Onu hiç böyle tedirgin görmemiştim. Sadece başımı sallamakla yetindim. "Olur, gidelim."

 

Aceleci bir hazırlığın içine girdik. Beni asla yalnız bırakmıyor, ama aynı zamanda da tek kelime konuşmuyordu. Karşısına geçerek gömleğinin düğmelerini kapatmaya başladım. "Bilerek mi bu rengi giydin?" Dedim, dudağımın kenarından gülerken. Gözlerimden öptüğünde gülüşüm büyüdü. "Sen seviyorsun diye..." Mavinin koyu tonu olan gömleğini zorlayan kaslarına rağmen sonunda düğmelerin hepsi iliklenmişti.

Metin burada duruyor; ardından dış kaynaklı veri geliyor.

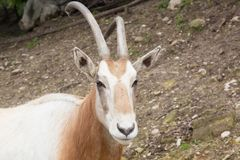 Antelope. A view of some antelope royalty free stock photography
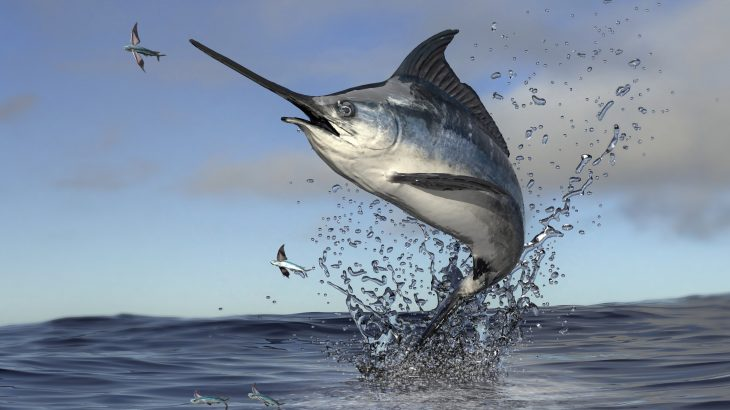 scientists report that by leaving more big fish in the ocean, the amount of carbon dioxide (CO2) released into the Earth's atmosphere can be reduced.
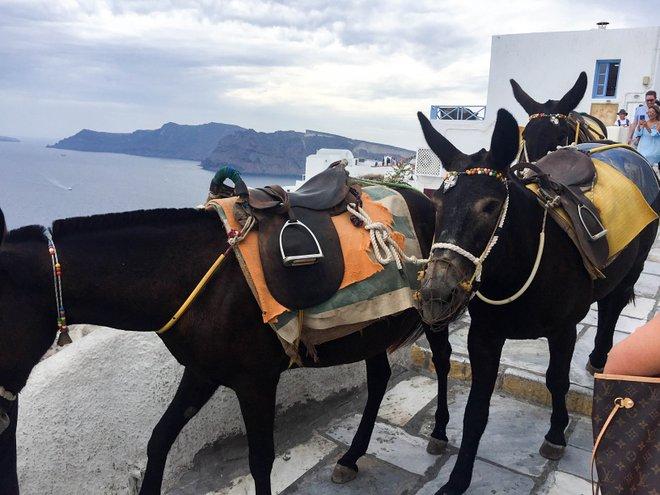 Esel in Oia, Santorini / Oyster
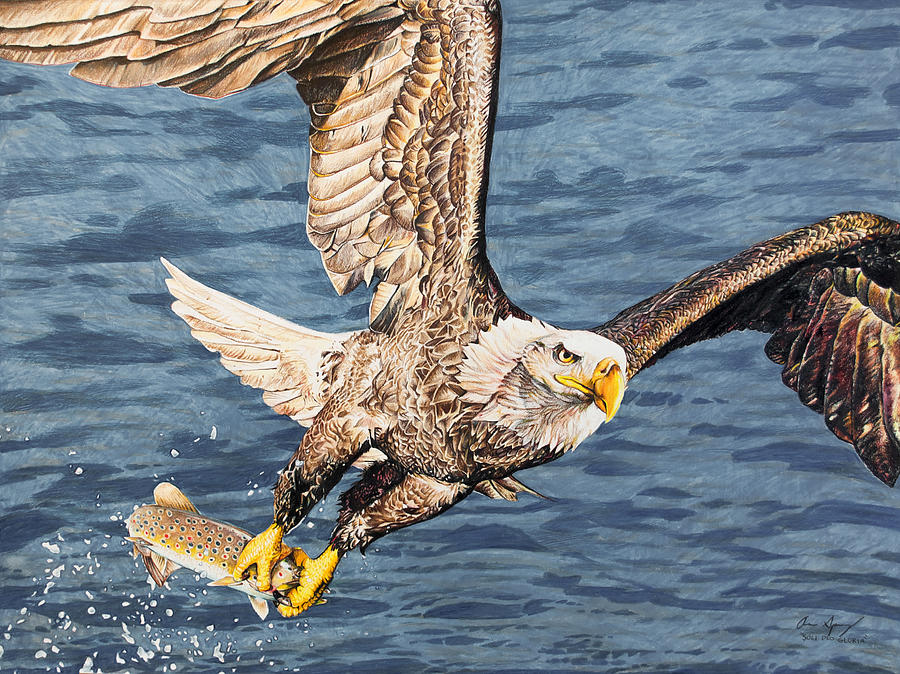 Eagle Catching Fish Drawing Eagle Catching Fish Dr...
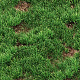 Grass seamless texture for CG Nulled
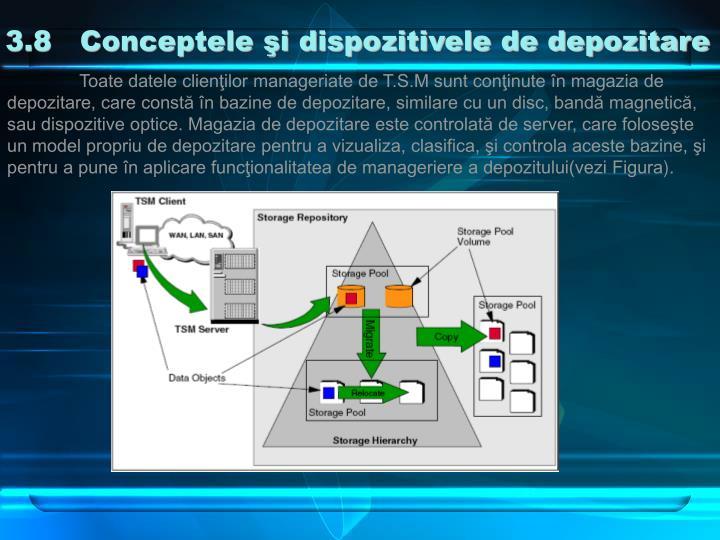 3.8   Conceptele şi dispozitivele de depozitare
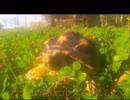 ケヅメリクガメ。 祝!!沙原さん1周年!!⑳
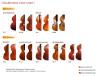 Middle-Advanced D,bass color chart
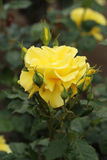 Yellow rose flower plant Royalty Free Stock Photo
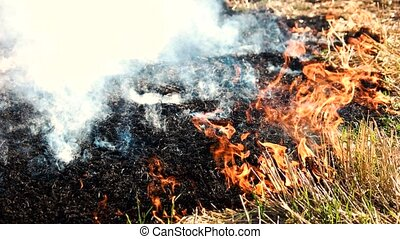 Smoldering ashes from the wildfire. Burning dry grass close...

Giydiği siyah kumaş pantolonuna eteklerini sıkıştırırken kemerini bağladı ve gömleğinin kollarını katladı. "Fazla şanslı bir kadın olmalıyım ki, çok yakışıklı bir sevgilim var." Arsızca gülümserken onun gülüşünü izlemeyi çok seviyordum. "Asıl şanslı olan benim." Sırtımdan tutarak beni kendine çekti. "Dünyalar güzeli bir karım var." Kaşlarım çatıldı. "Biz evli değiliz Miran, bana karım deme."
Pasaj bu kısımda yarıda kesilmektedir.